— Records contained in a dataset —
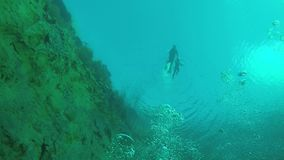The diver swims under water. In the lake stock video
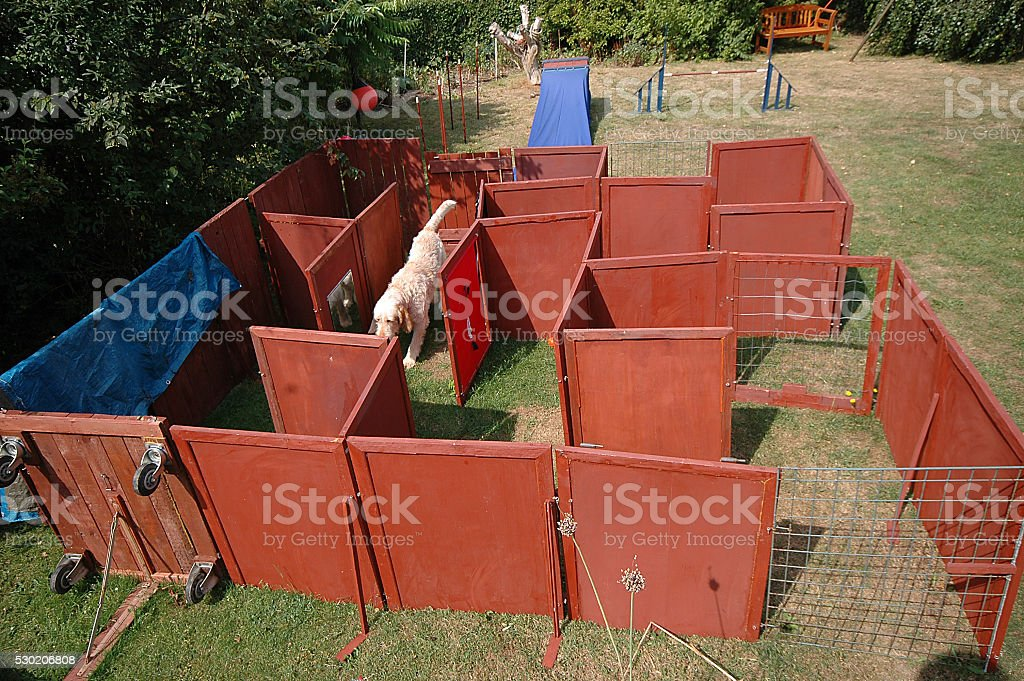 Dog Maze #1 stock photo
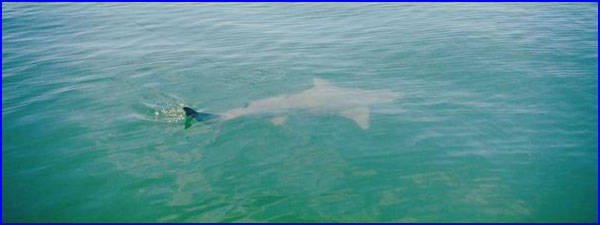 Anna Maria Island Fishing Report: Captain Mark Howard-08-09-2013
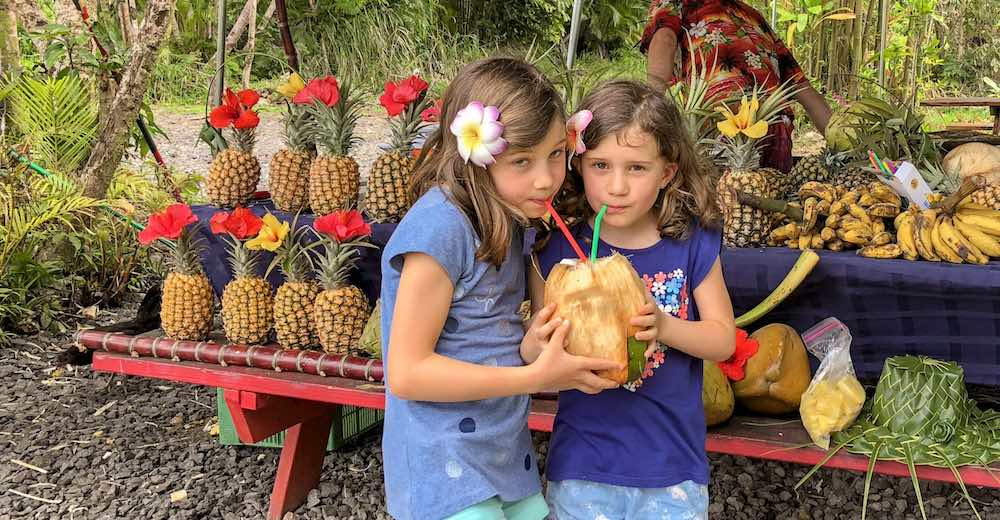 Two little girls drinking fresh coconut juice out of a coconut at a food stall near Akaka Falls State Park, one of the top Hilo attractions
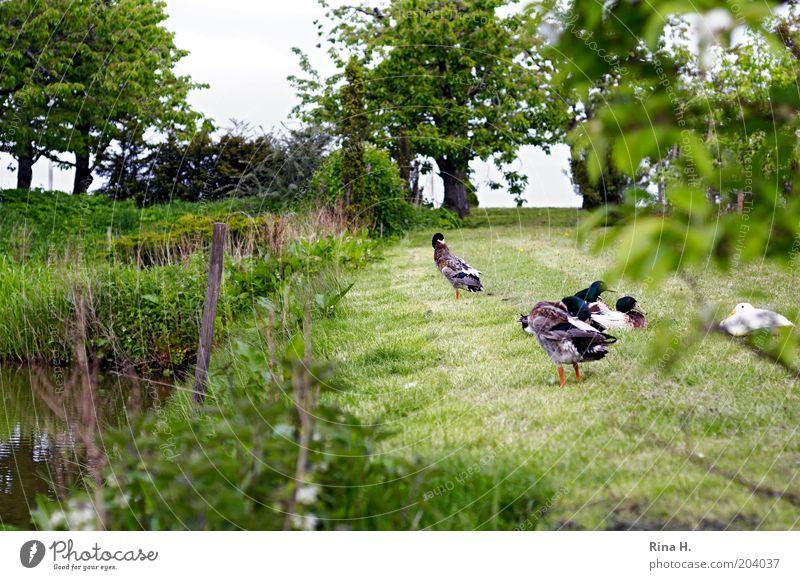 Siesta auf der Wiese Natur ruhig Erholung Landschaft Garten Vogel Zufriedenheit authentisch Tiergruppe Reinigen Ente Nutztier friedlich Federvieh freilebend Tier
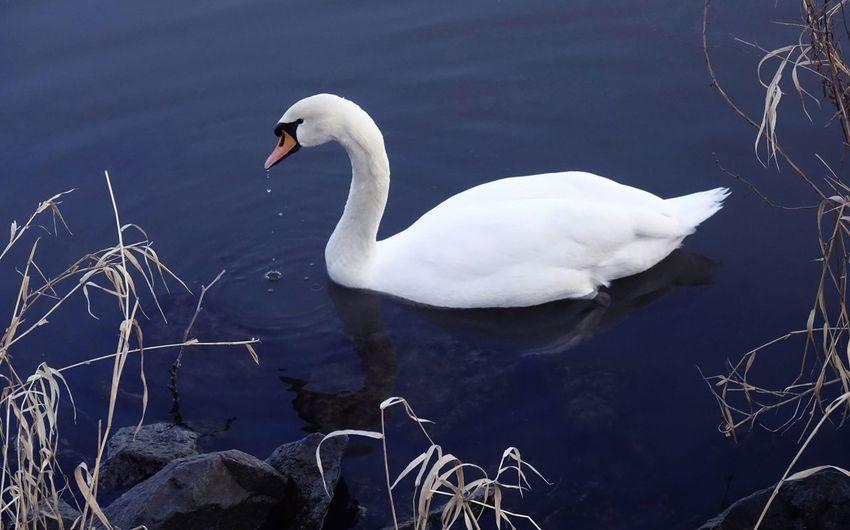 Swanlake Animal
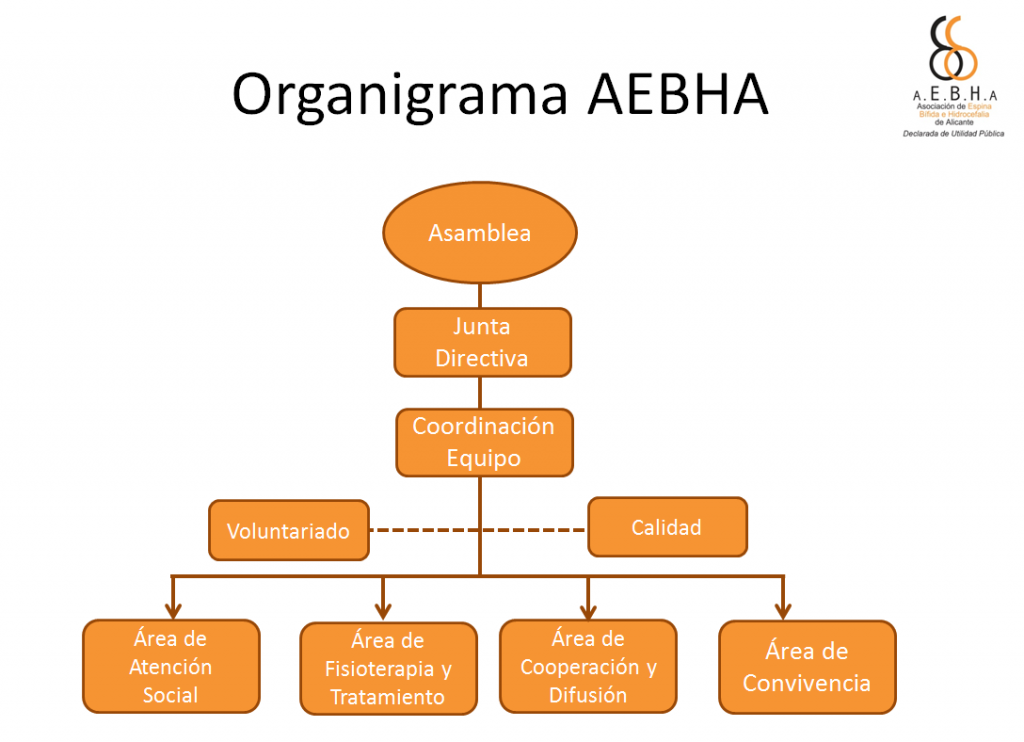 organigrama aebha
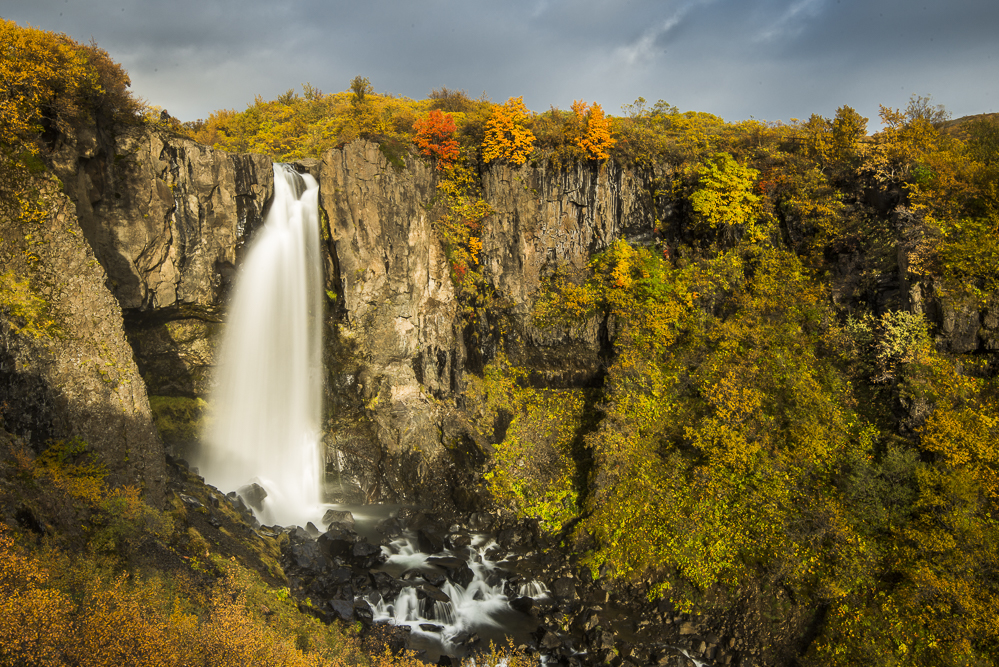Around Svartifoss- autunno 2015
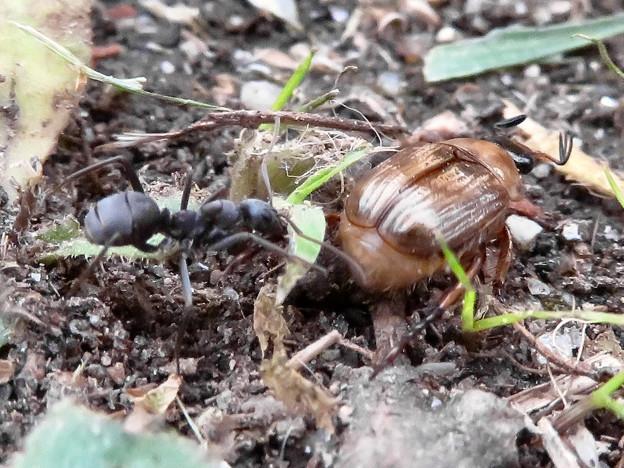 Photos: アリに襲われてるセマダラコガネ - 9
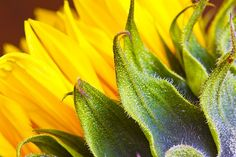 Sunflower! by sjodell
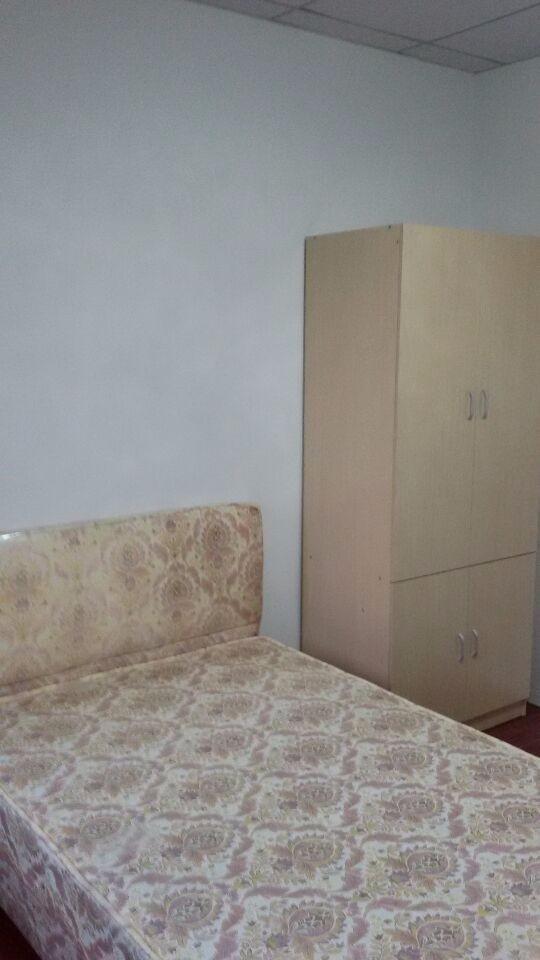 建设路 建设路 1室 1厅 30平米 整租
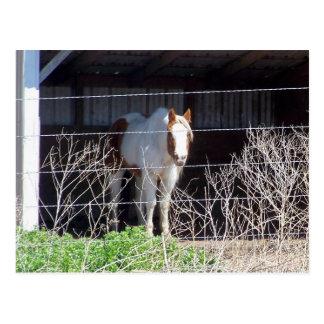 cheval cartes postales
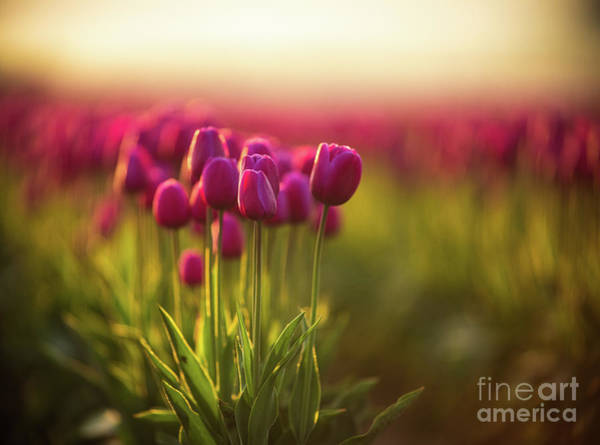 Wall Art - Photograph - Rows Of Magenta Painterly Tulips by Mike Reid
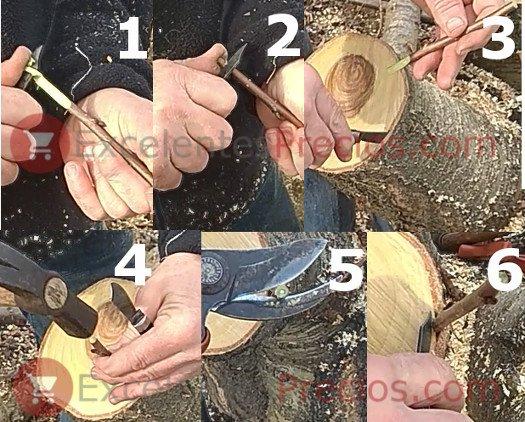 Pasos para realizar un injerto de corona, foto para ver como hacer el injerto de corona, explicación injerto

— Try it —
Your answer should hold only the lines from the line with "cheval cartes postales" through the closing line of the records, restated exactly and free of pictures.

— Expected answer —
 cheval cartes postales
 Wall Art - Photograph - Rows Of Magenta Painterly Tulips by Mike Reid
 Pasos para realizar un injerto de corona, foto para ver como hacer el injerto de corona, explicación injerto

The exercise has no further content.